Here's a pic from an outing last summer,... one of the bridge markers they (porcupines) "ate"...


----------



## downeastdigger (Apr 14, 2012)

GREAT story, one of the best of the year on the forum, I'd say.  Man, what a cool amber blob!  Certainly never seen it before, but I'm sure someone on here can help ID it. Some of those other shards looked early as well.  I hate it when people leave comments on here saying, "man if I were you, I'd go back and dig that place out!"   but.....man if I were you I'd dig that place out   Seriously, I know how it goes, and I'm sure  you  probed the hell out of the place.

 I'm still in a digging/diving slump, so good mojo off your post here may give me a boost.

 Haven't seen a bear while on a dig yet, thats on my bucket list.


----------



## CreekWalker (Apr 14, 2012)

Thanks, great story!  Do you carry the capsium cartridge for bear repellant?


----------



## RICKJJ59W (Apr 14, 2012)

Wow just laying on top??? Nice blobs.
   Man you guys get the easy pickins I'll tell ya[] ya got machines to dig lots.ya got bottle's   under houses and you find bottles just laying in the woods.

 Im going to move up there so i don't have to bust my Nutzz diggin privys [8D]


----------



## Penn Digger (Apr 14, 2012)

Joe - Nice posts, as always.

 Rick - We don't get the age of bottles you get down your way.  The bottle was actually on a bit of an  angle.  The top was in the dirt and there was some dirt inside.

 Anybody ever seen an amber blob with a backside like that one?



 Pd


----------



## div2roty (Apr 14, 2012)

Bears????  I'd be afraid the flare gun would just piss them off, maybe make them hungry.

  Cool story.  Too bad the pepper sauce and the pickle were not whole, they looked good.


----------



## surfaceone (Apr 14, 2012)

> If anyone has any info on this guy please chime right in!


 
 Hey Joe,

 What a jaunt of a tale, and one wonderful, only slightly gnawn bottle! [8D] 

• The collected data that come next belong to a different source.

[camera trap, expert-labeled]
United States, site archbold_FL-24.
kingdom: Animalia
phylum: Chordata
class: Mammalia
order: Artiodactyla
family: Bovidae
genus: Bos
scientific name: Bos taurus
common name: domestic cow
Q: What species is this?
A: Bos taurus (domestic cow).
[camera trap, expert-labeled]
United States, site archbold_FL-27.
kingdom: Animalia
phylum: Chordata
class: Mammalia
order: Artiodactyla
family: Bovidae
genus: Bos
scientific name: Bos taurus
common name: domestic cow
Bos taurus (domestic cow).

 Am I correct in reading that as "L.A. Smith, Dunkirk, NY"? If so, I sure didn't find much. Just an old Worthlesspoint Listing, from 2008, without photo, extolling it as "Rare !"

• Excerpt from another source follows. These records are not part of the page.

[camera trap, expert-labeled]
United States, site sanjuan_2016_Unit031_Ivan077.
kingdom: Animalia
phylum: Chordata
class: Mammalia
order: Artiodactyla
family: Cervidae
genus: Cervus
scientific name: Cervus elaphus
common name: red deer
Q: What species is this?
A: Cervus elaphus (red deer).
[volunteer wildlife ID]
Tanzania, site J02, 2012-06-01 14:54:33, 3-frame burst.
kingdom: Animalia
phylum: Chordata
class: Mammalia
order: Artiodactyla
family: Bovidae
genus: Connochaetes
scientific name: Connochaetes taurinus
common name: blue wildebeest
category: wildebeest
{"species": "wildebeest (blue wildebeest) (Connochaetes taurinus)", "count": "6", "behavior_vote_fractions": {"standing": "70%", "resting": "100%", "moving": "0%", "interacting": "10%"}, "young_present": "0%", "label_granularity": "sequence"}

 I'm gonna point you to an Allegheny Valley History, that contains, at least, this tantalizing tidbit, "Mary L., married L. A. Smith, and died in Dunkirk, New York." I rapidly scanned about half of it for 45 min. or so, but did not find the Smith Connection. Sorry, I'm feeling a lack of patience tonight. There's quite a bit of Bradford content there, so you should find some of it of interest.

 Diggers have to battle all sorts of conditions and obstacles, in the hunt, but heretofore, I hadn't even worked gnawing porcupines into the mix. [8D]





From.


----------



## Terphunter (Apr 15, 2012)

Cool post...would love to find an open blob like that!


----------



## rockbot (Apr 15, 2012)

That is one nice find guys, the embossed blob bottle on the bottle with THIS BOTTLE NEVER SOLD is far out cool!
 How rare is that![]
 Always a great adventure. congrats!




> ORIGINAL:  JOETHECROW
> 
> Great color on this guy...


----------



## mr.fred (Apr 15, 2012)

Great adventure you 2[]---sorry i missed out on it[]-----Tom that bottle is awesome!           ~Fred


----------



## bottle_head9 (Apr 15, 2012)

Thans for sharing Joe. I really enjoyed your adventure.[]


----------



## BellwoodBoys (Apr 15, 2012)

Great adventure and bottles Joe. All the amber blobs I dig up are broken[]


----------



## bombboy (Apr 15, 2012)

Joe,

   J A Smith is listed on Tod's site, and mention of the bottle motif, however, not in amber as yours.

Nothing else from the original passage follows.